Enger Kontakt mit Kommissaren
Timmermans steht während des Rennens im engen Kontakt mit den Kommissaren. Auf der 2. Etappe, der Königsetappe, hatten bereits zwei Fahrer frühzeitig Probleme. Der Ire Louis Bilyard (Global 6) und der Luxemburger Sven Schmit (Snooze-VSD) mussten schon früh das restliche Feld ziehen lassen und fuhren das Rennen fortan vor der „Voiture-balai“. Diese zwei Fahrer galt es für Timmermans zu beobachten. „Gibst du mir ein ‚Top’?“, fragt er in den Funk hinein. „3-2-1, Top! Am zweiten GPM“, schallt es aus dem Funk. Ab diesem Moment drückt der 61-Jährige per Hand seine Stoppuhr. 3:20 Minuten hat das Duo ab diesem Moment Rückstand.

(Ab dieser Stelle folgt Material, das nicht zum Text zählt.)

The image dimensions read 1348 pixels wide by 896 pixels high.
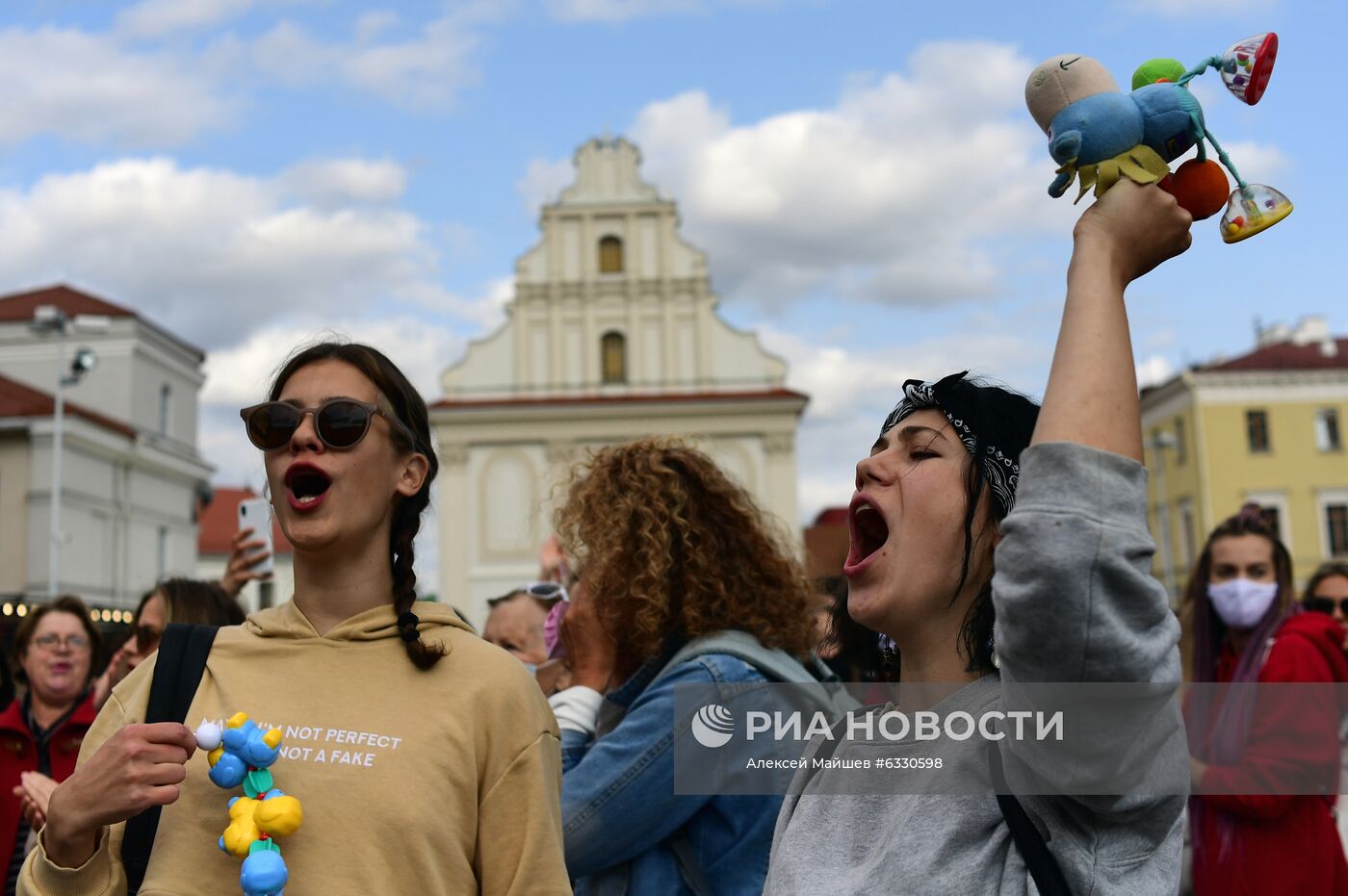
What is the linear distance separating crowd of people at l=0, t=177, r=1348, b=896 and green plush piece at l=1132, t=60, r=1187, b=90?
0.16 meters

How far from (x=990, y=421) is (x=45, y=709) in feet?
13.7

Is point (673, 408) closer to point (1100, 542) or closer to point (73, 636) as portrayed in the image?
point (73, 636)

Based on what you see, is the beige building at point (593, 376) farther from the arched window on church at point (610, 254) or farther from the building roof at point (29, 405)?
the building roof at point (29, 405)

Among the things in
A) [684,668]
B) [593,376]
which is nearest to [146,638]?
[684,668]

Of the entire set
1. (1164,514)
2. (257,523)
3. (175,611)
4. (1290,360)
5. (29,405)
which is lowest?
(175,611)

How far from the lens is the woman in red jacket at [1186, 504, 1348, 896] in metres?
3.74

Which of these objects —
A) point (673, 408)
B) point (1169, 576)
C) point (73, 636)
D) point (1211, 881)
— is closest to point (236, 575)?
point (73, 636)

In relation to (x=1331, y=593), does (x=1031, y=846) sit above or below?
below

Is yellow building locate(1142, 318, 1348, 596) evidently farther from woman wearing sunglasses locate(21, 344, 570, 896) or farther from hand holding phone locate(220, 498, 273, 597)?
woman wearing sunglasses locate(21, 344, 570, 896)

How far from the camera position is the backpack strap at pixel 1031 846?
1.29 metres

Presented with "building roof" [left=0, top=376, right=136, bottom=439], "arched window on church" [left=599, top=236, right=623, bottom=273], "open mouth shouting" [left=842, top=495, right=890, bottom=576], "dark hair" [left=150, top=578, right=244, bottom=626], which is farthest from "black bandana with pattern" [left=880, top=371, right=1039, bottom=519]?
"arched window on church" [left=599, top=236, right=623, bottom=273]

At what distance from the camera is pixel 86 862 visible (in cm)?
189

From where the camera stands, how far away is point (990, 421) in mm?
1651

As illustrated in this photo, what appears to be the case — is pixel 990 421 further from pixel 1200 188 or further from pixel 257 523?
pixel 257 523
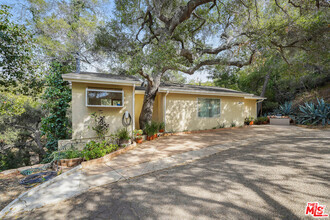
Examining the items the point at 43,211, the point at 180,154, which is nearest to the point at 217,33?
the point at 180,154

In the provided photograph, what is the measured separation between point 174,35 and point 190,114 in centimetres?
493

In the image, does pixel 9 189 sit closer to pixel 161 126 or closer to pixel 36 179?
pixel 36 179

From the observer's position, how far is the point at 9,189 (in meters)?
3.38

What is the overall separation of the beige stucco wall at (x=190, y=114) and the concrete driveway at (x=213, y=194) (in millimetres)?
4967

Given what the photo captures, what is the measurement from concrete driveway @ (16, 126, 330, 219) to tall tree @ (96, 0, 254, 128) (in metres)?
4.83

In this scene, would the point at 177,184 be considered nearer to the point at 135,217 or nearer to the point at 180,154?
the point at 135,217

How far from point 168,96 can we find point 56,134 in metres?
5.83

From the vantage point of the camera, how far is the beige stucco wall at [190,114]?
8922 mm

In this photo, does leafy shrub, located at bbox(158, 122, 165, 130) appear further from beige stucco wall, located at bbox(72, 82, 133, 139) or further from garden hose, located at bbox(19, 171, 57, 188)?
garden hose, located at bbox(19, 171, 57, 188)

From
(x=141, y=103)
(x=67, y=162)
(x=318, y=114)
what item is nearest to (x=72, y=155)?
(x=67, y=162)

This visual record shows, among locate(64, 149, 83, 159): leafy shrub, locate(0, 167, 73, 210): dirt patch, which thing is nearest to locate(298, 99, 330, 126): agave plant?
locate(64, 149, 83, 159): leafy shrub

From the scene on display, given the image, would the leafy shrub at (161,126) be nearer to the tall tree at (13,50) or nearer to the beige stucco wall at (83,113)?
the beige stucco wall at (83,113)

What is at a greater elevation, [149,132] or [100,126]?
[100,126]

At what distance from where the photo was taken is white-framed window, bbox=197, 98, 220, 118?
32.1ft
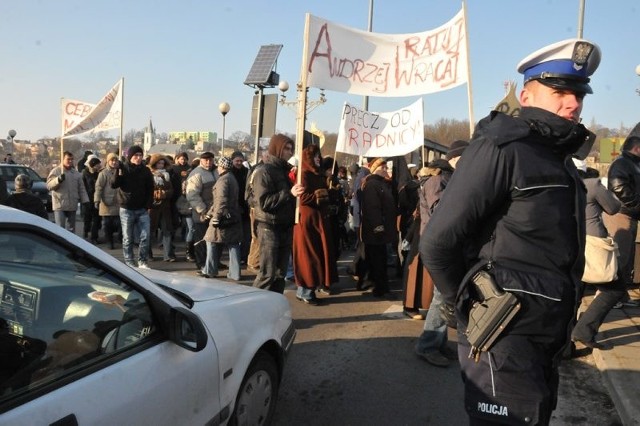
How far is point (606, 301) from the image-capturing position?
4.79 metres

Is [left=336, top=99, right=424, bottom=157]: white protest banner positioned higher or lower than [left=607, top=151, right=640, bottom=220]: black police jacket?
higher

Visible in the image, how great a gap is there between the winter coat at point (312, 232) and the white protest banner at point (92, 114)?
5145mm

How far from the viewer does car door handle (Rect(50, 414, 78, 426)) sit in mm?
1625

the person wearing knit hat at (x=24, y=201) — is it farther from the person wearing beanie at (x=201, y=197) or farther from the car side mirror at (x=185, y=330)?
the car side mirror at (x=185, y=330)

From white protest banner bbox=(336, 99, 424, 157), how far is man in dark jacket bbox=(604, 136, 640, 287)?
7.51 ft

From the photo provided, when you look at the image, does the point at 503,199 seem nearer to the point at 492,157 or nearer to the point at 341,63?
the point at 492,157

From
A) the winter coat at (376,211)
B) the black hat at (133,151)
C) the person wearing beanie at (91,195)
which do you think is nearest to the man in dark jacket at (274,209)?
the winter coat at (376,211)

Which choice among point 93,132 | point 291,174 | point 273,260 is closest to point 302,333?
point 273,260

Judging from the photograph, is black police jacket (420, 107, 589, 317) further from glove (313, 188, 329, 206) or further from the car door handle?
glove (313, 188, 329, 206)

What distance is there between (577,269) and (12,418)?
6.50ft

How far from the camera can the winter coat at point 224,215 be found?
7172 mm

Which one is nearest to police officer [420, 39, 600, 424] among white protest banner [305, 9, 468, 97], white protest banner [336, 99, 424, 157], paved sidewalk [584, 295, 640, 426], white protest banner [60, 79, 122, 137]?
paved sidewalk [584, 295, 640, 426]

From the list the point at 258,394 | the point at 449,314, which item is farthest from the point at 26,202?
the point at 449,314

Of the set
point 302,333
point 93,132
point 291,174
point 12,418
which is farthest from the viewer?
point 93,132
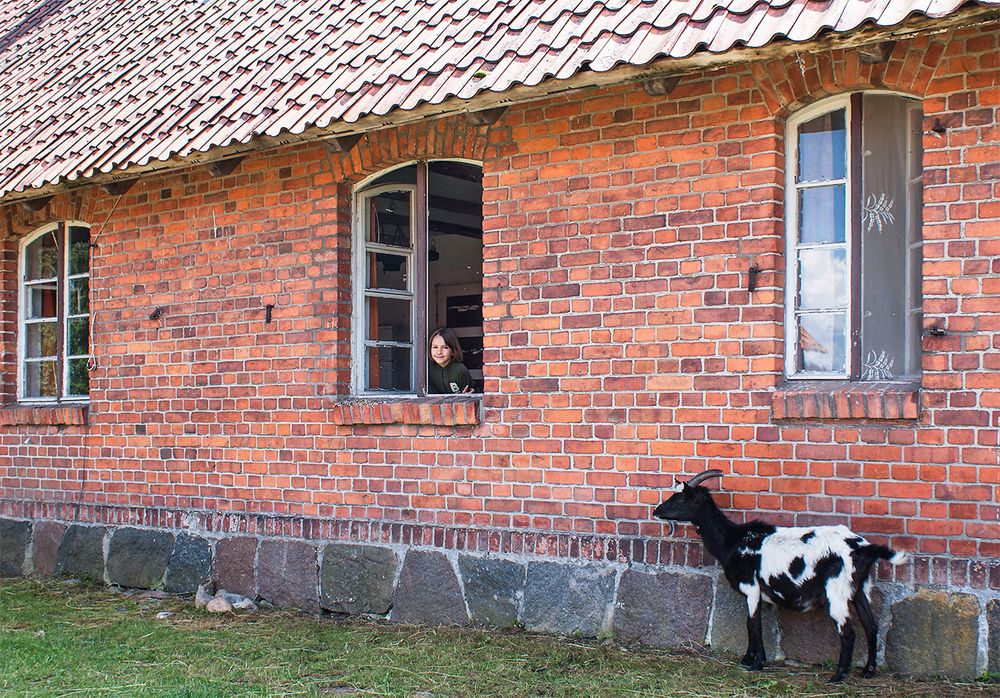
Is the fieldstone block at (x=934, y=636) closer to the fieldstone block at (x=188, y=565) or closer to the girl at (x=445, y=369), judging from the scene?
the girl at (x=445, y=369)

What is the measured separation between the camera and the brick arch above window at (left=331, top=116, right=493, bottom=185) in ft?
24.8

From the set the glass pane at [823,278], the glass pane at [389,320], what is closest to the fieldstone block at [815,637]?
the glass pane at [823,278]

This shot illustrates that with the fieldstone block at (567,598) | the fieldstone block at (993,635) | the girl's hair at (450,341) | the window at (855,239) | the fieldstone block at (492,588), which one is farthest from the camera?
the girl's hair at (450,341)

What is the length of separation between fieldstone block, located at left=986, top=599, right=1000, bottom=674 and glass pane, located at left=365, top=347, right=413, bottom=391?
4.32 metres

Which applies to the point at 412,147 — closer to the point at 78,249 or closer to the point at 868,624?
the point at 78,249

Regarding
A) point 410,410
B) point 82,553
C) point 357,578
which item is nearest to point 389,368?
point 410,410

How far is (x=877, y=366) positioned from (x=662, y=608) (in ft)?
5.91

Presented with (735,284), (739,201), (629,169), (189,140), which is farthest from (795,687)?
(189,140)

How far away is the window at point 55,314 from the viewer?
403 inches

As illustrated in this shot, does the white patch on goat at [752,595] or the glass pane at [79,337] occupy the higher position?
the glass pane at [79,337]

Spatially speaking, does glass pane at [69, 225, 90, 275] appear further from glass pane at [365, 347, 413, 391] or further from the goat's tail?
the goat's tail

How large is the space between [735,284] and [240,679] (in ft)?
11.4

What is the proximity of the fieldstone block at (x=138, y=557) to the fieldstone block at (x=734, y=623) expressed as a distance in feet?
15.0

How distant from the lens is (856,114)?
632 cm
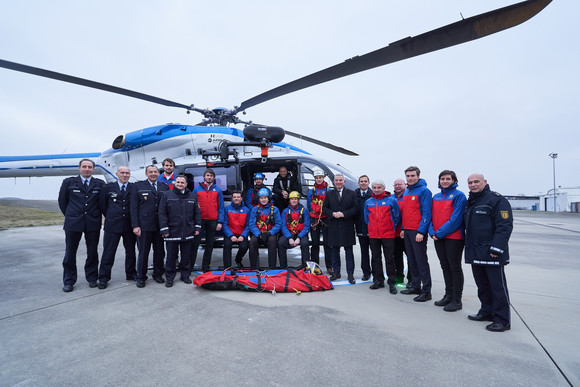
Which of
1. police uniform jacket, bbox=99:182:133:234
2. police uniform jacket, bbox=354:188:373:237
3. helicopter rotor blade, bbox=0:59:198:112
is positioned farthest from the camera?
police uniform jacket, bbox=354:188:373:237

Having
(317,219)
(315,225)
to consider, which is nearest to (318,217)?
(317,219)

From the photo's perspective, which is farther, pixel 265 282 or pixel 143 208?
pixel 143 208

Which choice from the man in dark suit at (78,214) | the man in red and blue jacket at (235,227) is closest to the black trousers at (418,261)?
the man in red and blue jacket at (235,227)

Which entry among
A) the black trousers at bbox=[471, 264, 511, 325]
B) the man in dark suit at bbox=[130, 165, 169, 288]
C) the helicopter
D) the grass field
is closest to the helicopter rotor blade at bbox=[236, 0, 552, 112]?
the helicopter

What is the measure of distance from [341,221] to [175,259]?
2719mm

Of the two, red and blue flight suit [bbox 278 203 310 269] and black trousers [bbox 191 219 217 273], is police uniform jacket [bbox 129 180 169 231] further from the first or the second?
red and blue flight suit [bbox 278 203 310 269]

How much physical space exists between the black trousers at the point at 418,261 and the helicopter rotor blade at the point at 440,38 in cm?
229

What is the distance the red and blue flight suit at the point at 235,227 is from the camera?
4.82m

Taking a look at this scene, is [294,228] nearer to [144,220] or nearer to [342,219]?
[342,219]

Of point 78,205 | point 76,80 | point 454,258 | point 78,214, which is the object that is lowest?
point 454,258

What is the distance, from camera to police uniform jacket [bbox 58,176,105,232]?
153 inches

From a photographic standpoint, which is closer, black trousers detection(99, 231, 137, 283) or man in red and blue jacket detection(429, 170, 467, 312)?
man in red and blue jacket detection(429, 170, 467, 312)

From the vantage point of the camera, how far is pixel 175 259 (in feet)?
14.2

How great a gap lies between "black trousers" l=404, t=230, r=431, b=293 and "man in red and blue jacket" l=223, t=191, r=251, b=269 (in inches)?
105
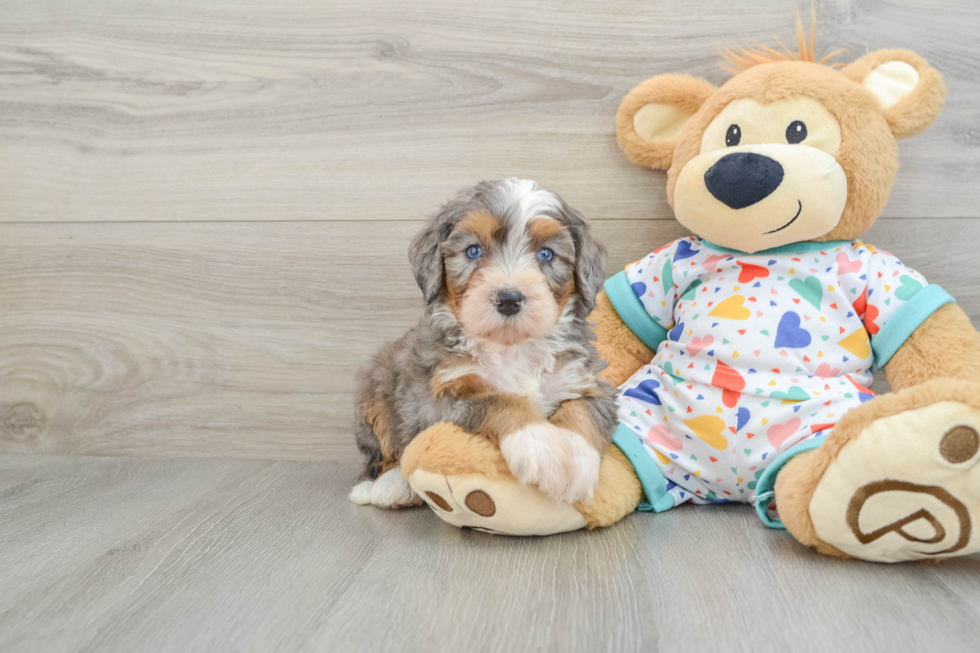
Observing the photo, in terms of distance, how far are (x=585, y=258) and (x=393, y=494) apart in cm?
77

„Wenn einzelne Fahrer das Zeitlimit überschreiten, muss ich sie rausnehmen. Wenn es eine größere Gruppe ist, dann müssen die Rennkommissare entscheiden, ob sie alle rausgenommen werden oder nicht“, sagt Timmermans. Während der Anfangsphase der Etappe mutmaßt er bereits: „Heute könnten sich welche zu uns setzen“, sagt er. Auf der ersten Etappe war noch niemand über dem Zeitlimit. „Es ist schon etwas unangenehm für die Fahrer, wenn sie hier einsteigen. Einige sagen dann gar nichts, aber andere reden miteinander. Bei der Tour de Luxembourg ist es noch mal anders – da sind viele Profis dabei, die dann sehr traurig sind.“
Gefüllter Bus
Timmermans erinnert sich an eine Bourscheid-Etappe der Flèche du Sud, bei der im Besenwagen kein Platz mehr gewesen ist. Sieben Plätze zählt der Bus, der von Yannick Comes gefahren wird. Er ist Angestellter beim Busunternehmen Emile Weber und fährt sonst Kinder oder Senioren zu bestimmten Destinationen. Mit der Flèche du Sud entdeckt der 25-Jährige in diesem Jahr aber Neuland. „Nervös bin ich nicht“, sagt er. „Aber für mich ist das was ganz anderes, das ist klar.“
Bei Kilometer 62 gibt es dann die ersten Diskussionen zwischen den Rennkommissaren, ob das Duo aus dem Rennen genommen werden sollte. Ein paar Minuten später bekommt Timmermans die Nachricht aus dem Funk: „Lass sie bis nach Bourscheid fahren, dort müssen sie dann raus.“ Zwar sind die 15 Minuten noch nicht ganz überschritten, doch Timmermans weiß: „Sie werden es nicht bis ins Ziel schaffen.“ Der 61-Jährige lässt sie noch fahren, kurz vor Bourscheid öffnet er dann das Fenster und sagt auf luxemburgisch: „Bis op Buerschent op d’Arrivee, do musst dir raus.“ Schmit nickt und gibt seinem irischen Weggefährten Bescheid.
Insgesamt wurden am Freitag drei Fahrer aus dem Rennen genommen. Im Besenwagen fuhr aber niemand – zu kurz waren die letzten Runden rund um Bourscheid. Die Fahrer, die disqualifiziert wurden, fuhren selbstständig bis ins Ziel.